## Data provided

=====

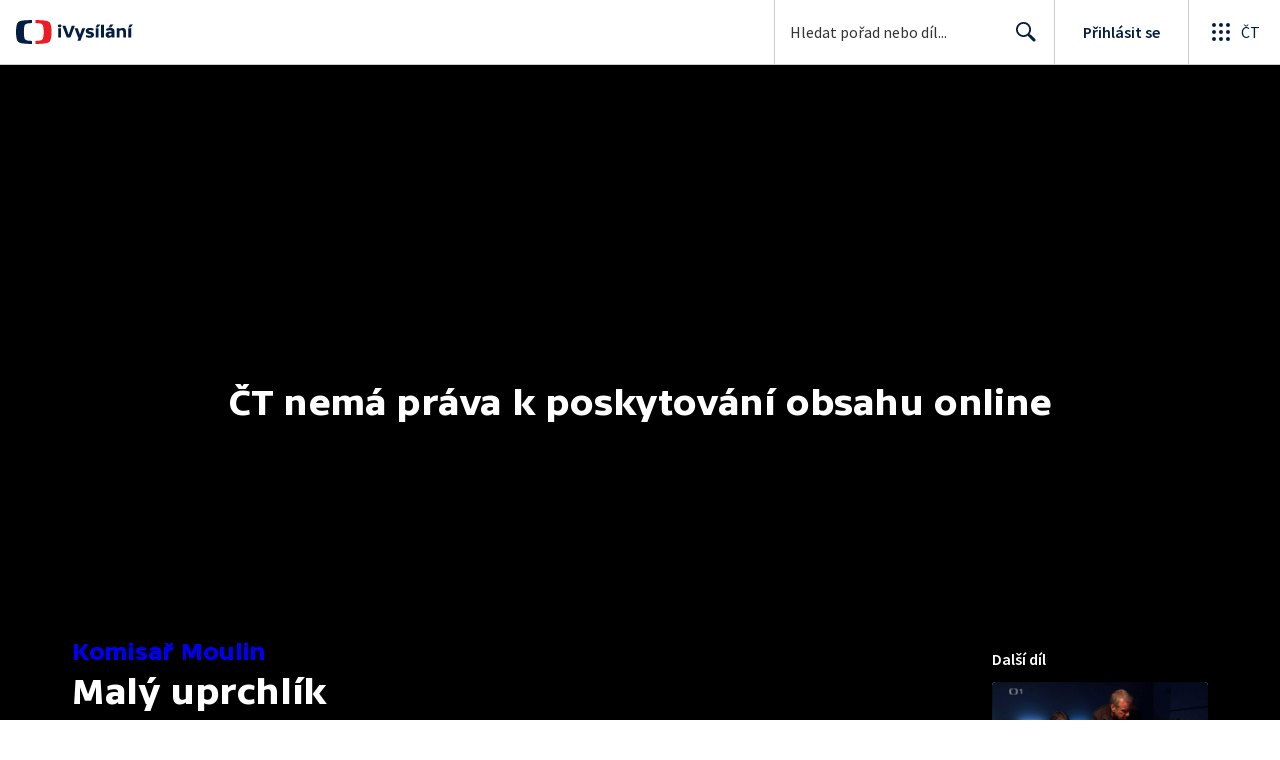

--- FILE ---
content_type: text/plain; charset=utf-8
request_url: https://events.getsitectrl.com/api/v1/events
body_size: 557
content:
{"id":"66fb77a86534cbbc","user_id":"66fb77a8653d0528","time":1769222349204,"token":"1769222349.d0a92832aedaa04c29bd1fdbd14df616.d883815ee00c5135b706e617107dd24a","geo":{"ip":"18.224.0.114","geopath":"147015:147763:220321:","geoname_id":4509177,"longitude":-83.0061,"latitude":39.9625,"postal_code":"43215","city":"Columbus","region":"Ohio","state_code":"OH","country":"United States","country_code":"US","timezone":"America/New_York"},"ua":{"platform":"Desktop","os":"Mac OS","os_family":"Mac OS X","os_version":"10.15.7","browser":"Other","browser_family":"ClaudeBot","browser_version":"1.0","device":"Spider","device_brand":"Spider","device_model":"Desktop"},"utm":{}}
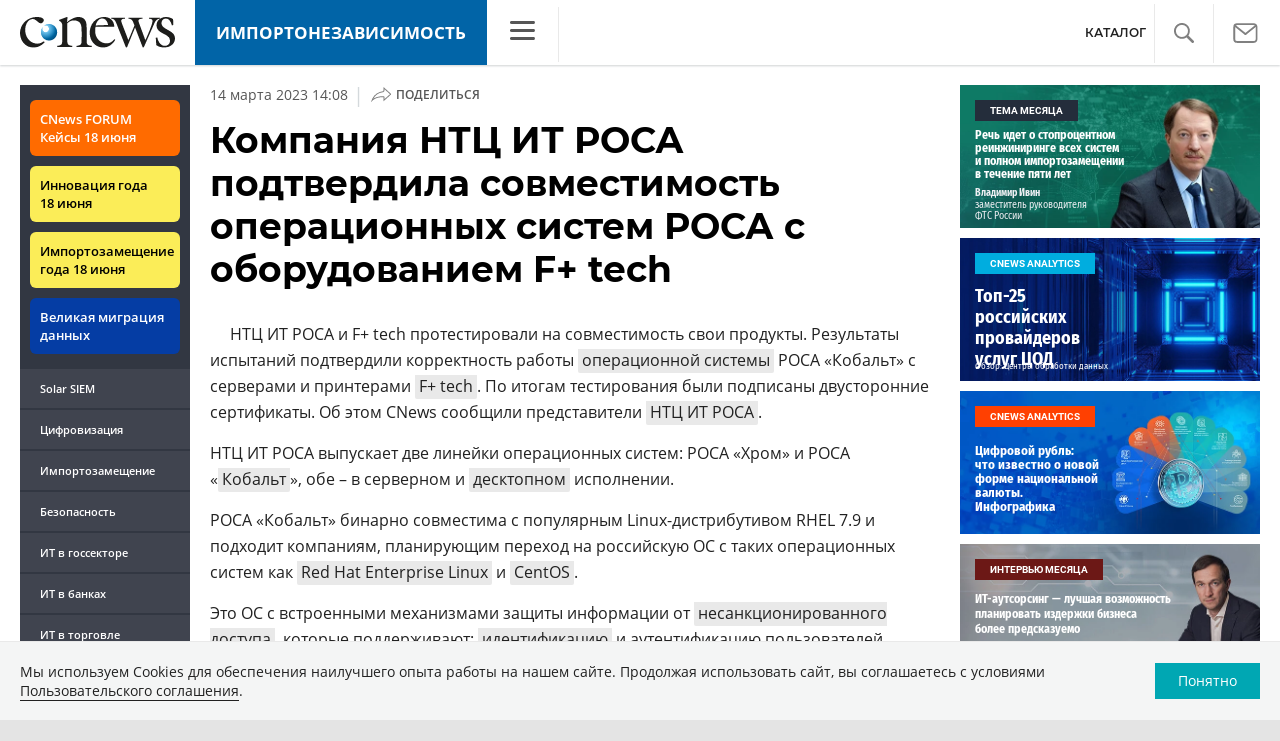

--- FILE ---
content_type: text/html; charset=UTF-8
request_url: https://www.cnews.ru/show.php?section=2&type=news&id=566985&name=%D0%9A%D0%BE%D0%BC%D0%BF%D0%B0%D0%BD%D0%B8%D1%8F+%D0%9D%D0%A2%D0%A6+%D0%98%D0%A2+%D0%A0%D0%9E%D0%A1%D0%90+%D0%BF%D0%BE%D0%B4%D1%82%D0%B2%D0%B5%D1%80%D0%B4%D0%B8%D0%BB%D0%B0+%D1%81%D0%BE%D0%B2%D0%BC%D0%B5%D1%81%D1%82%D0%B8%D0%BC%D0%BE%D1%81%D1%82%D1%8C+%D0%BE%D0%BF%D0%B5%D1%80%D0%B0%D1%86%D0%B8%D0%BE%D0%BD%D0%BD%D1%8B%D1%85+%D1%81%D0%B8%D1%81%D1%82%D0%B5%D0%BC+%D0%A0%D0%9E%D0%A1%D0%90+%D1%81+%D0%BE%D0%B1%D0%BE%D1%80%D1%83%D0%B4%D0%BE%D0%B2%D0%B0%D0%BD%D0%B8%D0%B5%D0%BC+F%2B+tech&date=2023-03-14+14%3A08%3A51&auth=%D0%AD%D0%BB%D1%8C%D1%8F%D1%81+%D0%9A%D0%B0%D1%81%D0%BC%D0%B8&href=https%3A%2F%2Fimportfree.cnews.ru%2Fnews%2Fline%2F2023-03-14_kompaniya_ntts_it_rosa_podtverdila
body_size: -125
content:
1769296032 566985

=====

## Try it
Throughout the data above, report every line that contains the string "text".

## Answer section
content_type: text/plain; charset=utf-8
content_type: text/html; charset=UTF-8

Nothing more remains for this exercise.